Cemex (CX) – CX is down over 50% year to date, while the general domestic stock market is roughly flat and the Mexico equity index is down about 9%. CX and other global construction oriented companies have been hit hard by the global economic downturn. However, with infrastructure projects slated as part of economic stimulus programs, CX may be well positioned to benefit. Investors have shunned speculative names in the recent global downturn, leaving emerging markets and other interesting long-term opportunities in favor of more short-term stability in domestic markets. CX and other names in the emerging markets are down partially due to this effect. However, the region is expected to prosper, including Mexico-- that has the largest amount of trade with the U.S. of any of the emerging market countries.

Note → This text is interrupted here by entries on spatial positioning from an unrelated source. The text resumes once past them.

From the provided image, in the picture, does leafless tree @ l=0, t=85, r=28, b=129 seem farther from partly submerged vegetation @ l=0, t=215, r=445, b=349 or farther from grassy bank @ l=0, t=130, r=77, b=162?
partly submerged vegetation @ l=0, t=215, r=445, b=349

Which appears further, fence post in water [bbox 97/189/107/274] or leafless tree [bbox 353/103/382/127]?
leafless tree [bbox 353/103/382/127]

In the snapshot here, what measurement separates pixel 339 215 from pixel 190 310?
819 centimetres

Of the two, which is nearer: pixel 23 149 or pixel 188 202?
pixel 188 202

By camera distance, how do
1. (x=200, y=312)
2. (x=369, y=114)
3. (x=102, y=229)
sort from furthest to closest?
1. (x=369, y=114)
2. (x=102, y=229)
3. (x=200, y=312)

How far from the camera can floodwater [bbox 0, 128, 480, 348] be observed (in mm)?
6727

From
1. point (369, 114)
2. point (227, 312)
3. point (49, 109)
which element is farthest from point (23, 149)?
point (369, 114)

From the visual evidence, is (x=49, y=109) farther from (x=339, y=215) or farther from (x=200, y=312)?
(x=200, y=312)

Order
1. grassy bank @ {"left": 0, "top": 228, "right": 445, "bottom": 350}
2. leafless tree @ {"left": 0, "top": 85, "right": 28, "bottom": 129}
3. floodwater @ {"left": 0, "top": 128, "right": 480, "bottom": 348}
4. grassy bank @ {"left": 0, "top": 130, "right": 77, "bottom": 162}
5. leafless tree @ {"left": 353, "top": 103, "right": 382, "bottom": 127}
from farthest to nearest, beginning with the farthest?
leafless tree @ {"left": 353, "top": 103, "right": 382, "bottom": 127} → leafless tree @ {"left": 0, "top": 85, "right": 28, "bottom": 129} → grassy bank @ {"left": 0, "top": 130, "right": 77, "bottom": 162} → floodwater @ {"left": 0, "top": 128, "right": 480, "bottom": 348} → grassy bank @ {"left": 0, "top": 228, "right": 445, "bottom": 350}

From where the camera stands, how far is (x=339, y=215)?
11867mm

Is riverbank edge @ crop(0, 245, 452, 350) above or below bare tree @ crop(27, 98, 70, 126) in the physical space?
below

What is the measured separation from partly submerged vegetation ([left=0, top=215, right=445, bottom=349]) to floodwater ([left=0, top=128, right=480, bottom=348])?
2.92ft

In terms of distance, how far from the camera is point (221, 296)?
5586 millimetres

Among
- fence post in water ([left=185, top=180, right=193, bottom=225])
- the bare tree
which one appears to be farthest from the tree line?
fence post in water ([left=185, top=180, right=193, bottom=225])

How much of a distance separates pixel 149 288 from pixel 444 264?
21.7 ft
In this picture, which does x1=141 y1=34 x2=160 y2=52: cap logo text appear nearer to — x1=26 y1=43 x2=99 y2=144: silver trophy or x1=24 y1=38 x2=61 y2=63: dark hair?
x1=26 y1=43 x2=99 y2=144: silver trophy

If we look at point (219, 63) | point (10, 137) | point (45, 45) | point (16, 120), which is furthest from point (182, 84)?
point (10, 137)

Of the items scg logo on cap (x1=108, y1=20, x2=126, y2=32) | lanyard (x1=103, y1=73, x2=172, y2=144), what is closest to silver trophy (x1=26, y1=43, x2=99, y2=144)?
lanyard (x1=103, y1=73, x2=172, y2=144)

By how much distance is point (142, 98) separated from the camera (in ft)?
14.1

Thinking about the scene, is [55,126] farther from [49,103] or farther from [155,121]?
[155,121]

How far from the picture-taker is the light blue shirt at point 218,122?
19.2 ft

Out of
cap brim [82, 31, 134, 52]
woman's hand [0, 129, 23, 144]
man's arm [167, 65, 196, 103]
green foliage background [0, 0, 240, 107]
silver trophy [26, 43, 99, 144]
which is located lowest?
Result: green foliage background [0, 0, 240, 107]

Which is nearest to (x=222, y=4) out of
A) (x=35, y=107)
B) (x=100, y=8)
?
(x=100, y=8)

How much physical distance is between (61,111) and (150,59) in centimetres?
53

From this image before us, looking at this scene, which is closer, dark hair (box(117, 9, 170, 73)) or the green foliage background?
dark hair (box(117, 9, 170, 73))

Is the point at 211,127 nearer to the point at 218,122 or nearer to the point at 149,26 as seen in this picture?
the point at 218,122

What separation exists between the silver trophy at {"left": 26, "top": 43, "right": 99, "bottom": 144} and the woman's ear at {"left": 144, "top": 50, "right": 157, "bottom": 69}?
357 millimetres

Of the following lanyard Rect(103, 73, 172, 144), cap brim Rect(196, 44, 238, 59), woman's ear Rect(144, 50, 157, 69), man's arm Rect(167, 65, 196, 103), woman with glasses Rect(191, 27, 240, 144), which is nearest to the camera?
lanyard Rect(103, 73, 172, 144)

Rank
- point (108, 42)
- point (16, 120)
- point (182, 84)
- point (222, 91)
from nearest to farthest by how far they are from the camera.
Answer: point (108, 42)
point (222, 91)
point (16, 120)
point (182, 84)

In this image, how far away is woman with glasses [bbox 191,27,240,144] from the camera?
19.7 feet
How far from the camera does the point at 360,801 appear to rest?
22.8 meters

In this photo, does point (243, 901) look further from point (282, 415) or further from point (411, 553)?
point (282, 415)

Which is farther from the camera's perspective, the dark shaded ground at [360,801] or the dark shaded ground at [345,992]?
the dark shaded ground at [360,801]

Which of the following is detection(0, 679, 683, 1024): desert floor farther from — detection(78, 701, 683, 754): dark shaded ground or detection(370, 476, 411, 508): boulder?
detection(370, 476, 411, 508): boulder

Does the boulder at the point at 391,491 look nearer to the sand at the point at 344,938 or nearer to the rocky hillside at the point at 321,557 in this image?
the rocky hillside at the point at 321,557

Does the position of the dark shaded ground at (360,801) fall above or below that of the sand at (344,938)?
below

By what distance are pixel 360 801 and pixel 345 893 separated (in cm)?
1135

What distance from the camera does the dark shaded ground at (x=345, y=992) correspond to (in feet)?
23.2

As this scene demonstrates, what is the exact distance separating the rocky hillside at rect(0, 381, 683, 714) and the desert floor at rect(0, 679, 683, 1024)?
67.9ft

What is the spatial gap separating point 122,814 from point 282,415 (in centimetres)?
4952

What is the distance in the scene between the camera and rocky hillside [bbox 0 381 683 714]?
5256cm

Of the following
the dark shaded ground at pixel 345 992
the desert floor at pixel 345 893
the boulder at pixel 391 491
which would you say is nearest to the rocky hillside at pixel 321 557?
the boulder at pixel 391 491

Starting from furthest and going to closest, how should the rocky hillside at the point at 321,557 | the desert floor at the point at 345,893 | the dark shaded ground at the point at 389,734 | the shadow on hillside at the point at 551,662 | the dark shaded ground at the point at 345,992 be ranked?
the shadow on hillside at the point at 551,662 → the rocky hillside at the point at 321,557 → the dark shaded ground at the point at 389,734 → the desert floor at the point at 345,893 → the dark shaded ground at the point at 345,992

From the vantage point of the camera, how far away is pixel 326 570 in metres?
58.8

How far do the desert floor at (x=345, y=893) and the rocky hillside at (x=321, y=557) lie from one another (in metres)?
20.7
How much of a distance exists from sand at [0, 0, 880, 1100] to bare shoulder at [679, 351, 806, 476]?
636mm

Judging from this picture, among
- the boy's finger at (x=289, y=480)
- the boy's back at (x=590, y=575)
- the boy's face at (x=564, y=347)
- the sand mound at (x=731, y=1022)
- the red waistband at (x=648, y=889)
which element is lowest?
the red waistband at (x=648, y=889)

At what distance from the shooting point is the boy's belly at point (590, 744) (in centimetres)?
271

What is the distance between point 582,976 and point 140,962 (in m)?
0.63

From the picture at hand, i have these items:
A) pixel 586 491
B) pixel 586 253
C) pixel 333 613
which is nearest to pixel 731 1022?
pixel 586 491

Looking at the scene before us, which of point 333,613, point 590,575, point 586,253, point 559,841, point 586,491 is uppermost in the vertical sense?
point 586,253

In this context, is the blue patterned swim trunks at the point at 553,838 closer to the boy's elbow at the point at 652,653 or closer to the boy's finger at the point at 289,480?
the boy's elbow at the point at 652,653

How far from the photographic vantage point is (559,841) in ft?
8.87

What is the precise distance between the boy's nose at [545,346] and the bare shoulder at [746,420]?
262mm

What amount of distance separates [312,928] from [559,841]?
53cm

CX is an aggressive, and potentially timely, way to play this theme. While CX’s balance sheet shows considerable debt, it also has over $13 per share of net equity (book value). CX is also inexpensive relative to sales, with the stock trading at 0.34 times sales. Investors should be mindful that CX is at a crossroads financially, and is starting to sell assets to meet obligations. However, some investors, like Bill Gates, see opportunity and are adding CX at these levels for speculation on a turnaround of its business. Bill Gates purchased a new holding of 5,813,953 shares of CX in the latest quarter.
Comcast (CMCSK) – Comcast, along with the telecom sector, is up more than the market year-to-date. CMCSK has been a popular stock with investors, with its subscription business model in consistently growing cable television. There have been company specific issues with CMCSK that now seem behind it, allowing the focus to be on the opportunity ahead. Investors have been enamored with CMCSK because of the potential for capturing the huge consumer media buying opportunity within the home from the television. This has been an investment theme that has taken a long time to play out, but we may now be finally starting to see this hope become a reality. Apple (AAPL), with its successful line of consumer electronics, now has the product line-up that combines with cable delivery of the content, enabling consumers to access and purchase movies, music and other popular content from their living rooms.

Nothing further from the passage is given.